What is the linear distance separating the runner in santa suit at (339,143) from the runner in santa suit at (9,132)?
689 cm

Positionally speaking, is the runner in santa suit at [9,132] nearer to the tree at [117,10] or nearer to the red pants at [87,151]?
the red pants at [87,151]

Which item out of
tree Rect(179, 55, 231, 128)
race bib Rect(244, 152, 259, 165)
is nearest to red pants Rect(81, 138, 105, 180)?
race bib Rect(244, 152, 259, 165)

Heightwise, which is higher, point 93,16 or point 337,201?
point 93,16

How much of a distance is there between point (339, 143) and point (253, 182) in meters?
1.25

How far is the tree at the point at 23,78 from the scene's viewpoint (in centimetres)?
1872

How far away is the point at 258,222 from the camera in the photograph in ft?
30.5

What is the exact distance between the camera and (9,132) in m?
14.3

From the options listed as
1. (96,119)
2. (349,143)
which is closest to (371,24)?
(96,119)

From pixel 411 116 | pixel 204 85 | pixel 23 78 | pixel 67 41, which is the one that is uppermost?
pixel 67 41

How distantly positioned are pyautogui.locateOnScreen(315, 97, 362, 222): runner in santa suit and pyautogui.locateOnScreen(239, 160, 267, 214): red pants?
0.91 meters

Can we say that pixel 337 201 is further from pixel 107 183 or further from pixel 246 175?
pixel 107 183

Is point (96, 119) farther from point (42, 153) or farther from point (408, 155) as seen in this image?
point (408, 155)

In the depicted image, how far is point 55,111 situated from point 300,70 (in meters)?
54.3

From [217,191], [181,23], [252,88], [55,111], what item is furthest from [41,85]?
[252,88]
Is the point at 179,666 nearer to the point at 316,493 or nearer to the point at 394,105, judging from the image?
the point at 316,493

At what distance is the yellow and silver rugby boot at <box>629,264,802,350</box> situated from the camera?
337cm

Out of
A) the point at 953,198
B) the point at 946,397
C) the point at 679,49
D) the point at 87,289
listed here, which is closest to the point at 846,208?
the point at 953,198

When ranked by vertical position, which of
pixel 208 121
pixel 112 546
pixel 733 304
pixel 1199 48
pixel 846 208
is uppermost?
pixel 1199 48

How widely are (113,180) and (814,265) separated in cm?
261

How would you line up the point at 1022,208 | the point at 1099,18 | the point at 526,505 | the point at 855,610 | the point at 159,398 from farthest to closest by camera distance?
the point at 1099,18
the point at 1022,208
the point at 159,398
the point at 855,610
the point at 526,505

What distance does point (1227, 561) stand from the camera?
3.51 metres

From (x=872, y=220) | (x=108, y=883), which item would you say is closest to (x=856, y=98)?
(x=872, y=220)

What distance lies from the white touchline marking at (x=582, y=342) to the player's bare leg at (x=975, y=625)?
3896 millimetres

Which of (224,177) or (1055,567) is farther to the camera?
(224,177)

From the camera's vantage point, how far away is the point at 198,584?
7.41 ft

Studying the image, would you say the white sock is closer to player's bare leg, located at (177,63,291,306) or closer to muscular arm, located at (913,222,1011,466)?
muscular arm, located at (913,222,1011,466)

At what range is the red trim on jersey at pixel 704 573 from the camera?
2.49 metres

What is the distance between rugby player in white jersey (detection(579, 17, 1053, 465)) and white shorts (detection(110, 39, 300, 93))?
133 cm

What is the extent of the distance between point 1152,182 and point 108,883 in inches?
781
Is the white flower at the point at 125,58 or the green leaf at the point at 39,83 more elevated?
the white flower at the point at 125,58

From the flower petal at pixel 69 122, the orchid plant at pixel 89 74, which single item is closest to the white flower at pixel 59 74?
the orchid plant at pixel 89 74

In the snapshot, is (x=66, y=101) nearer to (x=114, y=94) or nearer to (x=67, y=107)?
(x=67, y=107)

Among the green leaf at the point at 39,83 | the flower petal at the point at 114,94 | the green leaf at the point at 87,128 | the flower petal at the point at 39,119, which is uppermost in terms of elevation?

━━━

Copy all of the records above word for word, keeping every line in its original order.

Output.
What is the linear distance separating the runner in santa suit at (339,143) from the runner in santa suit at (9,132)?
689 cm

Positionally speaking, is the runner in santa suit at [9,132] nearer to the tree at [117,10] or nearer to the red pants at [87,151]?
the red pants at [87,151]

Which item out of
tree Rect(179, 55, 231, 128)
race bib Rect(244, 152, 259, 165)
is nearest to red pants Rect(81, 138, 105, 180)?
race bib Rect(244, 152, 259, 165)

Heightwise, which is higher, point 93,16 or point 337,201?
point 93,16

How much of a distance is there between point (339, 143) and point (253, 182) in meters?
1.25

How far is the tree at the point at 23,78 from the scene's viewpoint (in centimetres)?
1872

How far away is the point at 258,222 from the camera in the photograph in ft?
30.5

What is the exact distance between the camera and (9,132) in m?
14.3

From the options listed as
1. (96,119)
2. (349,143)
which is closest to (371,24)?
(96,119)

From pixel 411 116 | pixel 204 85 | pixel 23 78 | pixel 67 41, which is the one that is uppermost?
pixel 67 41

How distantly positioned are pyautogui.locateOnScreen(315, 97, 362, 222): runner in santa suit and pyautogui.locateOnScreen(239, 160, 267, 214): red pants?
0.91 meters

Can we say that pixel 337 201 is further from pixel 107 183 or further from pixel 246 175?
pixel 107 183

Is point (96, 119) farther from point (42, 153) or farther from point (408, 155) as seen in this image?
point (408, 155)

In the depicted image, how far is point 55,111 situated from point 300,70 (in meters)?
54.3

From [217,191], [181,23], [252,88], [55,111], what item is furthest from [41,85]?
[252,88]
Is the point at 179,666 nearer to the point at 316,493 or nearer to the point at 394,105, judging from the image?
the point at 316,493

At what distance is the yellow and silver rugby boot at <box>629,264,802,350</box> situated from the camera?
337cm

Out of
A) the point at 953,198
B) the point at 946,397
C) the point at 679,49
D) the point at 87,289
listed here, which is closest to the point at 846,208?
the point at 953,198

When ranked by vertical position, which of
pixel 208 121
pixel 112 546
pixel 733 304
pixel 1199 48
pixel 846 208
is uppermost?
pixel 1199 48

How widely are (113,180) and (814,265) separated in cm?
261

How would you line up the point at 1022,208 | the point at 1099,18 | the point at 526,505 | the point at 855,610 | the point at 159,398 from farthest to closest by camera distance?
the point at 1099,18
the point at 1022,208
the point at 159,398
the point at 855,610
the point at 526,505

What distance does point (1227, 561) stand from the camera?
3.51 metres

From (x=872, y=220) | (x=108, y=883), which item would you say is closest to (x=856, y=98)?
(x=872, y=220)

What distance lies from the white touchline marking at (x=582, y=342) to the player's bare leg at (x=975, y=625)?
3896 millimetres

Which of (224,177) or (1055,567) is farther to the camera?
(224,177)

From the camera's vantage point, how far away is the point at 198,584?
7.41 ft

Studying the image, would you say the white sock is closer to player's bare leg, located at (177,63,291,306) or closer to muscular arm, located at (913,222,1011,466)?
muscular arm, located at (913,222,1011,466)

At what range is the red trim on jersey at pixel 704 573 from the camera?
2.49 metres

What is the distance between rugby player in white jersey (detection(579, 17, 1053, 465)) and white shorts (detection(110, 39, 300, 93))?
133 cm

What is the extent of the distance between point 1152,182 and point 108,883 in inches?
781
Is the white flower at the point at 125,58 or the green leaf at the point at 39,83 more elevated?
the white flower at the point at 125,58

From the flower petal at pixel 69 122, the orchid plant at pixel 89 74, which single item is closest to the white flower at pixel 59 74?
the orchid plant at pixel 89 74

In the snapshot, is (x=66, y=101) nearer to (x=114, y=94) or nearer to (x=67, y=107)?
(x=67, y=107)

Among the green leaf at the point at 39,83 | the flower petal at the point at 114,94 | the green leaf at the point at 87,128 | the flower petal at the point at 39,119, which is uppermost in terms of elevation?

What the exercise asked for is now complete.